Emerging value concentrates in:
Art direction and intent specification
System-level visual coherence
Brand and narrative governance across media
Selection, curation, and evaluation of generated outputs
Design becomes less about artifact production and more about managing visual systems.
8. Broader Institutional Implications
As AI reduces the cost of producing outputs, institutions face a structural inversion:
Output becomes abundant
Interpretation becomes scarce
Trust becomes the binding constraint
This has implications beyond labour markets, including:
Regulatory design (verification vs production standards)

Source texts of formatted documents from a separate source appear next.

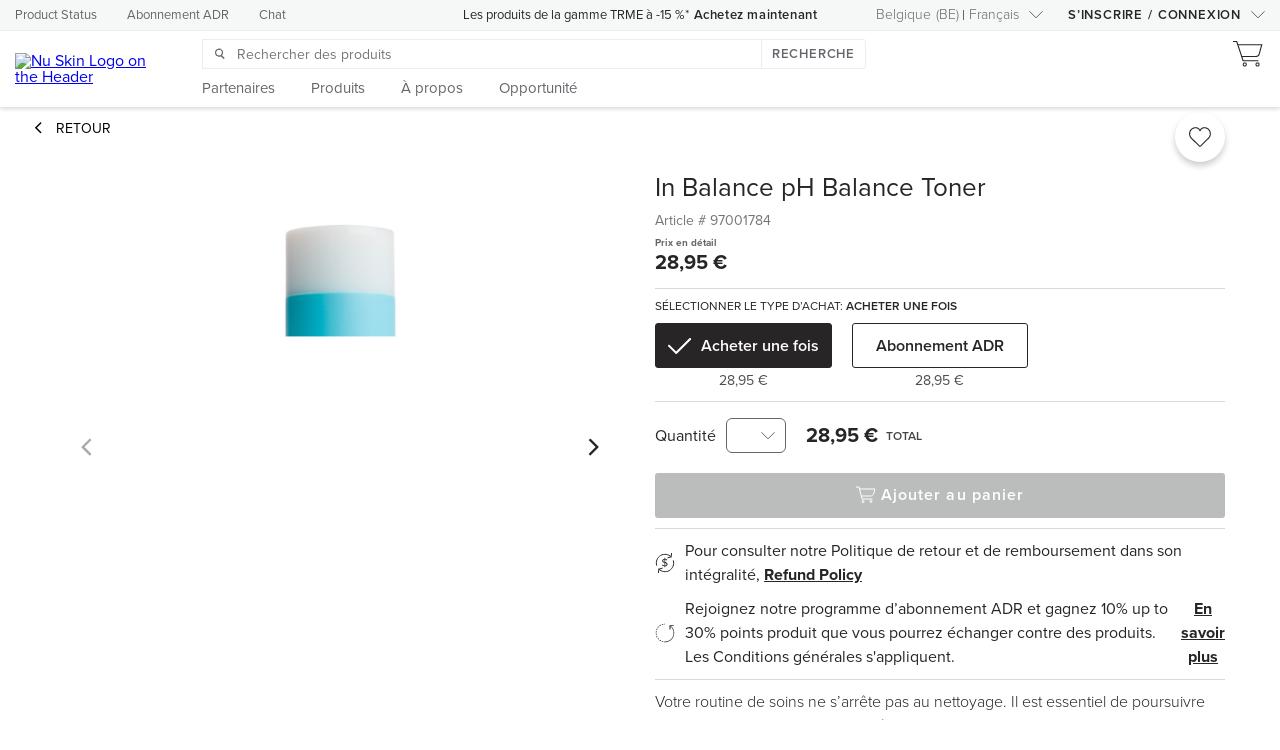

--- FILE ---
content_type: application/javascript
request_url: https://api.ipify.org/?format=jsonp&callback=getIP
body_size: -49
content:
getIP({"ip":"3.135.226.59"});

--- FILE ---
content_type: image/svg+xml
request_url: https://images.contentstack.io/v3/assets/blt7d4c4f4a1bf5a819/bltbfe4e4826fce3235/63774827e1acaa10902d16e0/non-comedogenic.svg
body_size: -190
content:
<svg width="60" height="60" viewBox="0 0 60 60" fill="none" xmlns="http://www.w3.org/2000/svg">
<g clip-path="url(#clip0_4230_40)">
<path d="M59.25 30C59.25 46.1543 46.1543 59.25 30 59.25C13.8457 59.25 0.75 46.1543 0.75 30C0.75 13.8457 13.8457 0.75 30 0.75C46.1543 0.75 59.25 13.8457 59.25 30Z" stroke="#252525" stroke-width="1.5" stroke-miterlimit="10"/>
<path d="M9 38H19C17 42 19 48.4975 24.5 48.4975C30 48.4975 31.5 42 30 38H49.5" stroke="#252525" stroke-width="1.5"/>
<path d="M24.5591 26.9297V22" stroke="#252525" stroke-width="1.5" stroke-linecap="round" stroke-linejoin="round"/>
<path d="M28.8313 28.9822L32 25.2058" stroke="#252525" stroke-width="1.5" stroke-linecap="round" stroke-linejoin="round"/>
<path d="M20.1687 28.9822L17 25.2058" stroke="#252525" stroke-width="1.5" stroke-linecap="round" stroke-linejoin="round"/>
<path d="M42.42 30.32C45.9657 30.32 48.84 27.4457 48.84 23.9C48.84 20.3543 45.9657 17.48 42.42 17.48C38.8743 17.48 36 20.3543 36 23.9C36 27.4457 38.8743 30.32 42.42 30.32Z" stroke="#252525" stroke-width="1.5" stroke-miterlimit="10" stroke-linejoin="bevel"/>
<path d="M38.4199 22.8L42.4299 27.63L51.6399 17" stroke="#252525" stroke-width="1.5" stroke-miterlimit="10" stroke-linejoin="bevel"/>
</g>
<defs>
<clipPath id="clip0_4230_40">
<rect width="60" height="60" fill="white"/>
</clipPath>
</defs>
</svg>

Corporate governance (oversight of AI-mediated workflows)
Public administration (decision legitimacy under automation)
Education (emphasis on judgement and synthesis over recall)
The central challenge is no longer access to information or production capacity, but the governance of increasingly cheap cognitive output.
9. Conclusion
Historical precedent suggests that AI is not an endpoint of human cognitive labour, but a continuation of its externalization.
Across every major information technology transition, the direction of change has been consistent:
From remembering → recording
From copying → distributing
From calculating → automating
From drafting → orchestrating
From producing → governing
AI extends this trajectory.
The critical policy question is therefore not whether cognitive labour disappears, but how societies redesign institutions to support:
higher reliance on judgement
expanded governance capacity
and new forms of accountability in systems where production is no longer the limiting factor
The shift underway is not the end of cognitive work, but its relocation into higher-order functions of direction, oversight, and system design.